#### Selected excerpt

#Open journalism No news is bad news

Your contributions will help us continue to deliver the stories that are important to you

Support The Journal
Dublin: 12°C Saturday 2 July 2022

Bill Cosby is back in court amid claims he has lost his eyesight

The comedian’s lawyers are demanding that an accusation of rape made against him be dropped.

Bill Cosby Bill Cosby, arriving for his court appearance today in Norristown, Pennsylvania Source: AP/Press Association Images

DISGRACED TV LEGEND Bill Cosby was back in court today with his lawyers fighting to dismiss the first criminal charge filed against him among dozens of allegations of sexual assault spanning four decades.

Dressed in a suit and tie, the megastar turned pariah walked into court in Norristown, just outside Philadelphia, Pennsylvania, using a walking stick and steered by two bodyguards. His legal team says he has lost his eyesight.

It marked the 78-year-old’s first appearance in court since posting bail of $1 million on 30 December last and since his lawyers filed a petition last month, asking the court to dismiss the charge.

They claim it violates a 2005 agreement that Cosby would never be prosecuted over allegations of assault made by Andrea Constand, a former employee of Temple University in Philadelphia.

Constand says Cosby assaulted her at his suburban Philadelphia home in 2004. Prosecutors say he urged her to take pills and drink wine, leaving her unable to resist as he committed aggravated indecent assault.

Better spirits

Today, the comedian appeared in better spirits than during his bail hearing, when he walked stony-faced through the media scrum, by chatting and smiling with his bodyguards and lawyers.

Cosby’s team called as a witness Bruce Castor, the former Montgomery County district attorney who reached the agreement that the actor would not be prosecuted over the alleged 2004 assault if he testified in a civil suit.

Bill Cosby Cosby being guided to the courtroom today. His legal team claim he has lost his eyesight Source: Mel Evans/PA

Castor told the court that Constand had “ruined her credibility” by going to a lawyer and that the civil agreement offered the best possible justice.

She gave “inconsistencies” in different accounts of what happened, he said.

“The matter was resolved and I am hopeful that I had made Ms Constand a millionaire,” the former prosecutor added.

If found guilty, Cosby – who has surrendered his passport to the court but has yet to enter a plea to the criminal charge – could face up to 10 years in prison and a $25,000 fine.

Statutes of limitation

More than 50 women have publicly alleged sexual abuse by the pioneering black comedian, who attained his greatest fame for his role as a lovable obstetrician and family man in the hit 1980s sitcom “The Cosby Show.”

########
#### Record list

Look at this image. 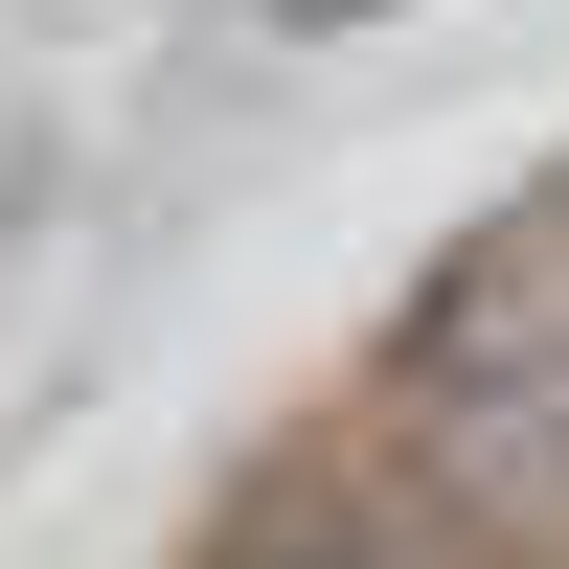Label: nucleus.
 I'll return each instance as SVG.
<instances>
[{
	"mask_svg": "<svg viewBox=\"0 0 569 569\" xmlns=\"http://www.w3.org/2000/svg\"><path fill=\"white\" fill-rule=\"evenodd\" d=\"M388 410L433 433V479H456V501H501V525H547V501H569V160H547V182H501V206L410 273Z\"/></svg>",
	"mask_w": 569,
	"mask_h": 569,
	"instance_id": "obj_1",
	"label": "nucleus"
},
{
	"mask_svg": "<svg viewBox=\"0 0 569 569\" xmlns=\"http://www.w3.org/2000/svg\"><path fill=\"white\" fill-rule=\"evenodd\" d=\"M206 569H388V525H365V501H251Z\"/></svg>",
	"mask_w": 569,
	"mask_h": 569,
	"instance_id": "obj_2",
	"label": "nucleus"
},
{
	"mask_svg": "<svg viewBox=\"0 0 569 569\" xmlns=\"http://www.w3.org/2000/svg\"><path fill=\"white\" fill-rule=\"evenodd\" d=\"M273 23H388V0H273Z\"/></svg>",
	"mask_w": 569,
	"mask_h": 569,
	"instance_id": "obj_3",
	"label": "nucleus"
}]
</instances>
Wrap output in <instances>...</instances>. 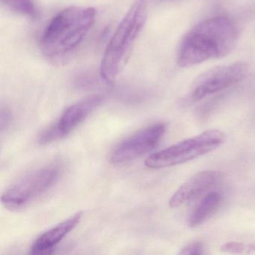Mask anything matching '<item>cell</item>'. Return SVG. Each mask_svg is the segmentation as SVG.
Masks as SVG:
<instances>
[{
    "instance_id": "30bf717a",
    "label": "cell",
    "mask_w": 255,
    "mask_h": 255,
    "mask_svg": "<svg viewBox=\"0 0 255 255\" xmlns=\"http://www.w3.org/2000/svg\"><path fill=\"white\" fill-rule=\"evenodd\" d=\"M83 213H77L74 216L61 222L51 229L41 234L32 244L31 254L46 255L51 251L69 234L81 221Z\"/></svg>"
},
{
    "instance_id": "7c38bea8",
    "label": "cell",
    "mask_w": 255,
    "mask_h": 255,
    "mask_svg": "<svg viewBox=\"0 0 255 255\" xmlns=\"http://www.w3.org/2000/svg\"><path fill=\"white\" fill-rule=\"evenodd\" d=\"M2 5L16 14L35 19L38 11L33 0H1Z\"/></svg>"
},
{
    "instance_id": "5bb4252c",
    "label": "cell",
    "mask_w": 255,
    "mask_h": 255,
    "mask_svg": "<svg viewBox=\"0 0 255 255\" xmlns=\"http://www.w3.org/2000/svg\"><path fill=\"white\" fill-rule=\"evenodd\" d=\"M179 254L183 255H204V245L200 242H194L183 247Z\"/></svg>"
},
{
    "instance_id": "8fae6325",
    "label": "cell",
    "mask_w": 255,
    "mask_h": 255,
    "mask_svg": "<svg viewBox=\"0 0 255 255\" xmlns=\"http://www.w3.org/2000/svg\"><path fill=\"white\" fill-rule=\"evenodd\" d=\"M222 195L219 192H211L203 198L189 216L188 225L197 228L210 219L220 207Z\"/></svg>"
},
{
    "instance_id": "8992f818",
    "label": "cell",
    "mask_w": 255,
    "mask_h": 255,
    "mask_svg": "<svg viewBox=\"0 0 255 255\" xmlns=\"http://www.w3.org/2000/svg\"><path fill=\"white\" fill-rule=\"evenodd\" d=\"M247 72V64L242 62L212 68L194 81L189 92V101L197 102L228 89L243 80Z\"/></svg>"
},
{
    "instance_id": "9a60e30c",
    "label": "cell",
    "mask_w": 255,
    "mask_h": 255,
    "mask_svg": "<svg viewBox=\"0 0 255 255\" xmlns=\"http://www.w3.org/2000/svg\"><path fill=\"white\" fill-rule=\"evenodd\" d=\"M11 120V116L9 112L7 110L2 109V111H1V130H2V132L8 128Z\"/></svg>"
},
{
    "instance_id": "277c9868",
    "label": "cell",
    "mask_w": 255,
    "mask_h": 255,
    "mask_svg": "<svg viewBox=\"0 0 255 255\" xmlns=\"http://www.w3.org/2000/svg\"><path fill=\"white\" fill-rule=\"evenodd\" d=\"M61 165L53 162L26 173L13 183L2 195L4 207L17 211L51 189L59 180Z\"/></svg>"
},
{
    "instance_id": "4fadbf2b",
    "label": "cell",
    "mask_w": 255,
    "mask_h": 255,
    "mask_svg": "<svg viewBox=\"0 0 255 255\" xmlns=\"http://www.w3.org/2000/svg\"><path fill=\"white\" fill-rule=\"evenodd\" d=\"M221 251L229 254H251L255 252V246L238 242H229L222 245Z\"/></svg>"
},
{
    "instance_id": "5b68a950",
    "label": "cell",
    "mask_w": 255,
    "mask_h": 255,
    "mask_svg": "<svg viewBox=\"0 0 255 255\" xmlns=\"http://www.w3.org/2000/svg\"><path fill=\"white\" fill-rule=\"evenodd\" d=\"M226 135L219 129H210L187 138L149 156L145 165L150 168L174 166L196 159L220 147Z\"/></svg>"
},
{
    "instance_id": "7a4b0ae2",
    "label": "cell",
    "mask_w": 255,
    "mask_h": 255,
    "mask_svg": "<svg viewBox=\"0 0 255 255\" xmlns=\"http://www.w3.org/2000/svg\"><path fill=\"white\" fill-rule=\"evenodd\" d=\"M96 12L90 7H69L58 13L41 36L40 47L49 59L68 56L81 44L93 26Z\"/></svg>"
},
{
    "instance_id": "ba28073f",
    "label": "cell",
    "mask_w": 255,
    "mask_h": 255,
    "mask_svg": "<svg viewBox=\"0 0 255 255\" xmlns=\"http://www.w3.org/2000/svg\"><path fill=\"white\" fill-rule=\"evenodd\" d=\"M102 97L94 95L66 109L54 125L39 135L38 141L45 144L60 139L72 132L102 102Z\"/></svg>"
},
{
    "instance_id": "52a82bcc",
    "label": "cell",
    "mask_w": 255,
    "mask_h": 255,
    "mask_svg": "<svg viewBox=\"0 0 255 255\" xmlns=\"http://www.w3.org/2000/svg\"><path fill=\"white\" fill-rule=\"evenodd\" d=\"M166 131V125L154 124L116 146L110 156L113 164L119 165L131 162L153 150L159 144Z\"/></svg>"
},
{
    "instance_id": "3957f363",
    "label": "cell",
    "mask_w": 255,
    "mask_h": 255,
    "mask_svg": "<svg viewBox=\"0 0 255 255\" xmlns=\"http://www.w3.org/2000/svg\"><path fill=\"white\" fill-rule=\"evenodd\" d=\"M147 17L145 0H137L119 23L106 47L100 67L106 83H113L126 66Z\"/></svg>"
},
{
    "instance_id": "6da1fadb",
    "label": "cell",
    "mask_w": 255,
    "mask_h": 255,
    "mask_svg": "<svg viewBox=\"0 0 255 255\" xmlns=\"http://www.w3.org/2000/svg\"><path fill=\"white\" fill-rule=\"evenodd\" d=\"M238 38V26L231 17L218 15L206 19L185 35L177 63L186 68L225 57L234 50Z\"/></svg>"
},
{
    "instance_id": "9c48e42d",
    "label": "cell",
    "mask_w": 255,
    "mask_h": 255,
    "mask_svg": "<svg viewBox=\"0 0 255 255\" xmlns=\"http://www.w3.org/2000/svg\"><path fill=\"white\" fill-rule=\"evenodd\" d=\"M224 174L219 171H205L197 173L177 189L169 200L172 208L188 204L212 189L223 179Z\"/></svg>"
}]
</instances>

########

● **Stated problem 1**
Answer the following from the article on Bill Cosby's court appearance:
(a) What amount of bail did Cosby post, and on what date?
(b) According to Constand, in what year and at what location did the assault occur?
(c) What maximum penalty could Cosby face if found guilty?
● **Stated problem 2**
Carry on the article about Bill Cosby's court appearance from the point at which it ends.

● **Right answer 1**
(a) $1 million, on 30 December.
(b) In 2004, at Cosby's suburban Philadelphia home.
(c) Up to 10 years in prison and a $25,000 fine.

● **Right answer 2**
But his attorneys have repeatedly denied any wrongdoing by the veteran TV actor whose career spanned four decades.

In the Pennsylvania case, they argue that an “inexcusable” 10-year delay since the alleged 2004 incident had also “greatly prejudiced Mr Cosby”.

Prosecutors say the charge stems from new evidence in the case that came to light last July, prompting the reopening of the investigation.

They accuse Cosby of fondling the woman and penetrating her with his fingers.

Statutes of limitations have prevented most of the women who have accused the comedian of sexual assault from taking legal action. In the Pennsylvania case, the statute of limitations is set to expire early next year.

The accusations against Cosby have led television networks to back away from projects connected to him, and several universities have stripped him of honorary degrees.

In December, he filed a defamation suit against seven of his accusers.

In a deposition Cosby gave as part of the civil suit filed by Constand, which was settled in 2006, the actor insisted all relations with Constand were consensual, and accused her of lying about the assault.

“I think Andrea is a liar and I know she’s a liar because I was there. I was there,” Cosby said in the deposition, cited by The New York Times.

Prosecutors said the release of court documents in July and the subsequent release of the deposition had in part led to the reopening of the case. Steele said the victim had said she was willing to cooperate with prosecutors.

© – AFP, 2016

Read: He talked the talk, so just what went wrong for Donald Trump in Iowa?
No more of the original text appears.